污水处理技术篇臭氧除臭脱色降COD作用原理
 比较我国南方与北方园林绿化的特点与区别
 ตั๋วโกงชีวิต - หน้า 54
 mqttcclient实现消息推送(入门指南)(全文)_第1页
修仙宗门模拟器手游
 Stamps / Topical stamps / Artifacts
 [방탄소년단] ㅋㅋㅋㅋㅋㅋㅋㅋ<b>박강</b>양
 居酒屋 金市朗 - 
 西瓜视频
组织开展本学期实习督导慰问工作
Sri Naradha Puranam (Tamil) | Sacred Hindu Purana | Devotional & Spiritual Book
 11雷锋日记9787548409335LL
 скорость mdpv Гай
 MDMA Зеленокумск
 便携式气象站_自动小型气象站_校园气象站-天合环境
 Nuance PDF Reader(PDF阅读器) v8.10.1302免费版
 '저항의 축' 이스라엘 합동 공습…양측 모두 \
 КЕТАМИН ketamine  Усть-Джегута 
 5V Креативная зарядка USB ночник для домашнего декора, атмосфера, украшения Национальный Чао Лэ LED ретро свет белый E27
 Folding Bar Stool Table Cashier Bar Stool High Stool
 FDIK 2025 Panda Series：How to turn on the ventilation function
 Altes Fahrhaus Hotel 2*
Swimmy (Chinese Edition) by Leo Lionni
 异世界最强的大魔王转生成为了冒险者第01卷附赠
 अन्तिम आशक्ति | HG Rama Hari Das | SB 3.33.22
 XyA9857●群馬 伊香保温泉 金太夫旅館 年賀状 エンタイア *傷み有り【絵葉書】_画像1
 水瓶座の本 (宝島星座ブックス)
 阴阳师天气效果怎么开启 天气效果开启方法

• _TASK DIRECTIONS_: Reproduce the entries word for word, from the first one through the line containing "11雷锋日记9787548409335LL", with both ends included.

• _SOLUTION TO THIS TASK_:
污水处理技术篇臭氧除臭脱色降COD作用原理
 比较我国南方与北方园林绿化的特点与区别
 ตั๋วโกงชีวิต - หน้า 54
 mqttcclient实现消息推送(入门指南)(全文)_第1页
修仙宗门模拟器手游
 Stamps / Topical stamps / Artifacts
 [방탄소년단] ㅋㅋㅋㅋㅋㅋㅋㅋ<b>박강</b>양
 居酒屋 金市朗 - 
 西瓜视频
组织开展本学期实习督导慰问工作
Sri Naradha Puranam (Tamil) | Sacred Hindu Purana | Devotional & Spiritual Book
 11雷锋日记9787548409335LL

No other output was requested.